Etre un aidant pour ses proches malades, le coût de la solidarité
8,3 millions d'aidants soutiennent un proche malade, âgé ou handicapé. Cela prend du temps, mais, selon l'étude que nous révélons, cela impacte aussi le porte-monnaie.
Du temps et de l'argent. Pour les aidants, c'est la double peine. Une étude d'OpinionWay pour la caisse de retraite Carac que nous publions en exclusivité établit qu'une personne qui a la charge d'un proche malade, âgé ou handicapé, consacre en moyenne seize heures par semaine à son «aidé» et trente heures s'il le fait à temps complet.
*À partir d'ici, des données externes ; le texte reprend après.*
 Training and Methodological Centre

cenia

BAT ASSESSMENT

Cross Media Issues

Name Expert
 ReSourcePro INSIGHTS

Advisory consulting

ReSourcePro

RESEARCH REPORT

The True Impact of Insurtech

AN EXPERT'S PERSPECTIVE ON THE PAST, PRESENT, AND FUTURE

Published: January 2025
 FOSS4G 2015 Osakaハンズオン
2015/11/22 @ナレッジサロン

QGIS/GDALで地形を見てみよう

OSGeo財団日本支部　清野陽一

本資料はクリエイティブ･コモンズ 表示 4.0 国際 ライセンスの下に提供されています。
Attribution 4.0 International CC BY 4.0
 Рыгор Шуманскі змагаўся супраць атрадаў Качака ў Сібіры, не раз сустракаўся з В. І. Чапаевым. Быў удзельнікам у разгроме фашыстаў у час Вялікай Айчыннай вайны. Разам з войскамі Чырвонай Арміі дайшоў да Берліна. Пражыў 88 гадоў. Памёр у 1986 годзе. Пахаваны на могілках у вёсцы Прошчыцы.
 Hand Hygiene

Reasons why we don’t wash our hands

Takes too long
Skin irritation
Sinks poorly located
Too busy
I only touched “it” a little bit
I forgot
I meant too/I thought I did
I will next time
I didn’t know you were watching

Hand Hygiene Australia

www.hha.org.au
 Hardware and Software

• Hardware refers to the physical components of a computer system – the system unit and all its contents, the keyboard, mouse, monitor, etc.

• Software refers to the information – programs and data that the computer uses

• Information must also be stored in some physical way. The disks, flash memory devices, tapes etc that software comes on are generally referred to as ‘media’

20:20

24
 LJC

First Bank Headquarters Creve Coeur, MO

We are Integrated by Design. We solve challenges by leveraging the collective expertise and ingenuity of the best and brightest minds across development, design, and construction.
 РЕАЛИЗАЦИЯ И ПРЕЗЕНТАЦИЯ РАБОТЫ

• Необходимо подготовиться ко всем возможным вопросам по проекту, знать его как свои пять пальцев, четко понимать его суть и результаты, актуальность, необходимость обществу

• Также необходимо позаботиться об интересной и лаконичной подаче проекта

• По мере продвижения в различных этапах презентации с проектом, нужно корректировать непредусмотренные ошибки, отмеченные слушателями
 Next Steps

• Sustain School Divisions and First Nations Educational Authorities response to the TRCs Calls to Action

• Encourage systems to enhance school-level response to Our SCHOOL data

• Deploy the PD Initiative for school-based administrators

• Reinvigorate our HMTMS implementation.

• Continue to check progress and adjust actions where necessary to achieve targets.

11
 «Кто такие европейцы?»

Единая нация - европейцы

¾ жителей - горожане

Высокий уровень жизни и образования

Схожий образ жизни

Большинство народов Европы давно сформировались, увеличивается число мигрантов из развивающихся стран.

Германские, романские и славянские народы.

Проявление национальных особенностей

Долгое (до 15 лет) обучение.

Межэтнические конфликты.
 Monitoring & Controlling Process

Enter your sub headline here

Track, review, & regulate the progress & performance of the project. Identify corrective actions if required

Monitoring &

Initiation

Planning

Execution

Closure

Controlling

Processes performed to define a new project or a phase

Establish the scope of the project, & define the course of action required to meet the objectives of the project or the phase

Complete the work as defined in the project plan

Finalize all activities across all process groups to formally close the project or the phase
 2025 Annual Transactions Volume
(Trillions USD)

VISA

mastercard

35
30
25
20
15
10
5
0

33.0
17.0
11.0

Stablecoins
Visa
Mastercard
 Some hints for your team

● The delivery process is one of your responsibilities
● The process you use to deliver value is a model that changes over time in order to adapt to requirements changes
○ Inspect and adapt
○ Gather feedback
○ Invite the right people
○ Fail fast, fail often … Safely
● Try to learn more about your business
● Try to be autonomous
Mais ce n'est pas son seul investissement. Cela lui coûte aussi quelque 2 049 € par an.
«Sans compter les congés sans solde», commente Bernard Altariba, directeur des adhérents de la Carac. «Il y a beaucoup de postes pris en charge par l'aidant que l'on n'envisage pas», souligne-t-il. A commencer par celui des transports : 458 € par an, selon l'étude. Florence Leduc, présidente de l'Association française des aidants, a dû débourser beaucoup plus. «Mes parents vivaient à 800 km et j'y allais tous les week-ends, donc vous imaginez !»
«Ca m'est tombé dessus»
Philippe De Boni, habitant du Blanc-Mesnil (Seine-Saint-Denis), qui aide ses deux parents malades, 24 heures sur 24 et 7 jours sur 7, a vu ses revenus chuter considérablement depuis qu'il a emménagé chez eux il y a quatre ans.
Cet ancien technicien d'un bureau d'études automobile explique que «ça lui est tombé dessus.» Sa mère, atteinte d'une maladie neurodégénérative, a besoin d'assistance quotidienne. Puis, c'est au tour de son père. L'organisation de leur maintien à domicile s'est imposée «comme une évidence» à ce célibataire. Il devient leur employé, grâce à l'allocation personnalisée d'autonomie (APA) que touchent les deux personnes âgées de 89 et 92 ans. «Mon père a sa petite retraite d'ouvrier, ma mère ne travaillait pas. Je gagne tout juste le smic, et encore, j'ai de la chance qu'ils soient deux ! On s'en sort, on a de quoi manger», relativise l'homme de 51 ans. Une chance qu'il soit enfant aidant, car un conjoint ne peut pas être salarié de son aidé.
«Si demain on fait la grève, qu'est-ce que vous faites?»
Florence Leduc s'étonne que le sujet ait été délaissé par les candidats à la présidentielle. «Pour ceux qui doivent s'arrêter de travailler pour s'occuper d'un proche, l'impact financier est immédiat et à plus long terme sur leur retraite», regrette-t-elle. «La mienne sera très amenuisée», confirme Philippe De Boni qui ne se projette pas dans le futur, trop occupé : «Je suis à la fois animateur, infirmier, homme de ménage, éducateur...» Cette vie lui coûte : «Je ne suis pas parti en vacances depuis trois ans, je ne fais plus de sport, mes amis ont déserté.» Il ne s'accorde pas un jour de répit, en espérant ne pas «disjoncter». «J'ai peur de partir, avoue-t-il, j'ai développé un tel lien avec mes parents, je crains qu'ils soient trop désorientés avec quelqu'un d'autre.»
Que demande Philippe ? «Qu'on soit reconnus par la société», répond-il... Après tout, la contribution informelle des aidants s'établit à 164 Mds€ par an selon le sociologue Serge Guérin. «Si demain on fait grève, qu'est-ce que vous faites ?» lance-t-il.